*** Document text ***
Sexual and Reproductive Health
Abortion Regret: The New Attack on Reproductive Freedom
Professor Shoshanna Ehrlich is currently working on a book tentatively entitled Abortion Regret: The New Attack on Reproductive Freedom with Alesha Doan of ABC CLIO. Their project focuses on the emergence and consolidation of abortion regret as a socially constructed framing strategy used by the antiabortion movement to restrict women’s control over their reproductive bodies. It contends that the invention of abortion regret is more than a rhetorical strategy, but represents the most successful grassroots antiabortion mobilization strategy that has emerged since the brash clinic protests of the 1990s. The focus on regret has armed the antiabortion movement with a unifying and compelling woman-centered narrative. The Supreme Court’s recent legitimation of this narrative has since emboldened activists to seek the codification of regret-based laws in order to limit women’s access to abortion for their own purported benefit. By unpacking the origin and consolidation of the emergent discourse, this research project examines the implications of re-institutionalizing a legal and cultural narrative of women that demands the state intervene to protect them from their own incapacities in order to reconstruct a gendered order of family and social life.
Maternal Mortality in Tanzania
In the study “Examining Challenges and Barriers to Reducing Maternal Mortality and Improving Women’s Health among the Poor and Geographically Disadvantageous Areas of Tanzania,” PhD student Prisca Tarimo is using a human rights-based approach to explore the barriers related to the district health system and other social, economic and cultural factors that impede the achievement of equitable maternal health outcomes in the Ngorongoro district, in Northern Tanzania. Her study will also examine the extent to which the current national and district-level health strategies, policies and programs, including those specific to maternal and women’s reproductive health, have been translated into practice to equitably benefit women.
*** End of Document text ***
*** Provided information ***
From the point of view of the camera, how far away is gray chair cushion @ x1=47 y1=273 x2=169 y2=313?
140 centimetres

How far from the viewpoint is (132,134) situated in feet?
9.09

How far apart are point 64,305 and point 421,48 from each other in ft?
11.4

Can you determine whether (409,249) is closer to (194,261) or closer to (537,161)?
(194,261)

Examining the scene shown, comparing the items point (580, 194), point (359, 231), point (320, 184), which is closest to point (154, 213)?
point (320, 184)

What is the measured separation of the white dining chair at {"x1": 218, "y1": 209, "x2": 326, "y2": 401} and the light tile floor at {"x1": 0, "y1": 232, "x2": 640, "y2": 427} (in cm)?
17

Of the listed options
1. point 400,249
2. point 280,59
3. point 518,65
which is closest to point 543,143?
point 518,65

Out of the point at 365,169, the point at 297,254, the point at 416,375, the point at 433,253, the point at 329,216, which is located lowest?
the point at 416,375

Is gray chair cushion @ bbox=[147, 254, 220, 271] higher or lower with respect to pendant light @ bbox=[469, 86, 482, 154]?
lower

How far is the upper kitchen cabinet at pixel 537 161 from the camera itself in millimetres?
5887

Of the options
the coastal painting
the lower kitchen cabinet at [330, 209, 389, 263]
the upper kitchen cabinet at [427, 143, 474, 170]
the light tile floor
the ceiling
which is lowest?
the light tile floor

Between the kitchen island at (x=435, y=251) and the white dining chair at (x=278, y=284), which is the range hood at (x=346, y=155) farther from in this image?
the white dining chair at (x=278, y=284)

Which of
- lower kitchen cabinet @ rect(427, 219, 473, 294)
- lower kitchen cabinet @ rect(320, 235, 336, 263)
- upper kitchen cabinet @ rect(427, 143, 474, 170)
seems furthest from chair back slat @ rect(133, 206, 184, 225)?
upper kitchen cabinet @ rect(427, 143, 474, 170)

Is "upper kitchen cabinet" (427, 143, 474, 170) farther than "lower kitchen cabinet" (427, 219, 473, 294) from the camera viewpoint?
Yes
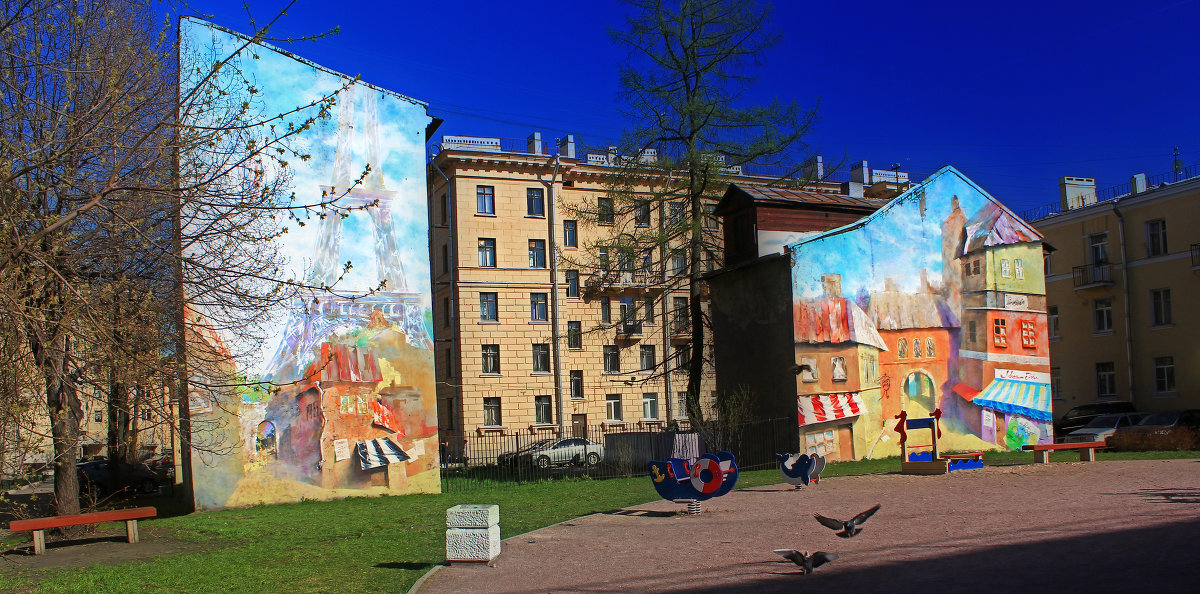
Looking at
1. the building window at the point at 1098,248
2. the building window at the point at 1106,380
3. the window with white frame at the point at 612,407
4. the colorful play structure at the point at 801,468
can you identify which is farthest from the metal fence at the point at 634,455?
the building window at the point at 1098,248

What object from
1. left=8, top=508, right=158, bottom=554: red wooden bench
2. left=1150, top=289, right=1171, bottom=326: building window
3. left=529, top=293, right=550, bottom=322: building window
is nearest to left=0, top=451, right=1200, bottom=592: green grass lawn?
left=8, top=508, right=158, bottom=554: red wooden bench

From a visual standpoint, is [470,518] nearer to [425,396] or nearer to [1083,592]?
[1083,592]

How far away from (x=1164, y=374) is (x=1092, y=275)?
17.6ft

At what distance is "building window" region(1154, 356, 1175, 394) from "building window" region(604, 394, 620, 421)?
25217 millimetres

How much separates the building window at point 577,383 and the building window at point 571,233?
7073mm

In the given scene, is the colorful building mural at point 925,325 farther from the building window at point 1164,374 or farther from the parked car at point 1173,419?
the building window at point 1164,374

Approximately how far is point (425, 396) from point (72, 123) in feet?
56.8

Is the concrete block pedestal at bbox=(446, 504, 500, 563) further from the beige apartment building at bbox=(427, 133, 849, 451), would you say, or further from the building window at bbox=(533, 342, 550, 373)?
the building window at bbox=(533, 342, 550, 373)

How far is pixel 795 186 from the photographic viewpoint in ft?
107

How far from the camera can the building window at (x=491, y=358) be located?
154ft

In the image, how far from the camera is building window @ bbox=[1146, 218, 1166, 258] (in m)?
39.0

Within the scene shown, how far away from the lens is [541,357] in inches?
1890

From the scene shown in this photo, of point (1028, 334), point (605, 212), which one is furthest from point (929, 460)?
point (605, 212)

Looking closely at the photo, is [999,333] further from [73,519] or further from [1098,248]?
[73,519]
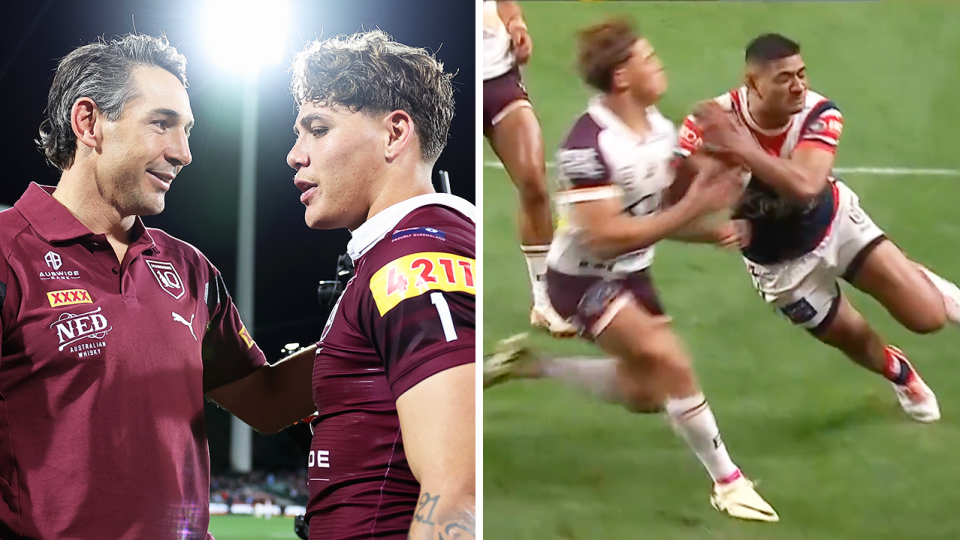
*** End of Provided information ***
-- What you will do --
A. From the research text, echo word for word the part that opens with the words containing "Maternal Mortality in" and closes with "equitably benefit women.".
B. Rewrite the paragraph of the research text that begins "In the study" as a short bulleted list that keeps its main facts.
C. Say whether each statement agrees with the research text, answering yes or no and quoting the deciding words: (i) Shoshanna Ehrlich is working on the book together with Alesha Doan. (ii) Prisca Tarimo's study is set in a district of Southern Tanzania. (iii) The book project treats abortion regret as the most successful grassroots antiabortion mobilization strategy since the clinic protests of the 1990s.

-- Task-by-task answers --
A.
Maternal Mortality in Tanzania
In the study “Examining Challenges and Barriers to Reducing Maternal Mortality and Improving Women’s Health among the Poor and Geographically Disadvantageous Areas of Tanzania,” PhD student Prisca Tarimo is using a human rights-based approach to explore the barriers related to the district health system and other social, economic and cultural factors that impede the achievement of equitable maternal health outcomes in the Ngorongoro district, in Northern Tanzania. Her study will also examine the extent to which the current national and district-level health strategies, policies and programs, including those specific to maternal and women’s reproductive health, have been translated into practice to equitably benefit women.

B.
- PhD student Prisca Tarimo is conducting a study on the challenges and barriers to reducing maternal mortality and improving women's health among the poor and geographically disadvantaged areas of Tanzania.
- She uses a human rights-based approach.
- She explores barriers in the district health system, along with social, economic and cultural factors, that impede equitable maternal health outcomes in the Ngorongoro district of Northern Tanzania.
- She also examines how far current national and district-level health strategies, policies and programs, including those for maternal and women's reproductive health, have been put into practice to benefit women equitably.

C.
(i) Yes: "with Alesha Doan of ABC CLIO"
(ii) No: "in the Ngorongoro district, in Northern Tanzania"
(iii) Yes: "represents the most successful grassroots antiabortion mobilization strategy that has emerged since the brash clinic protests of the 1990s"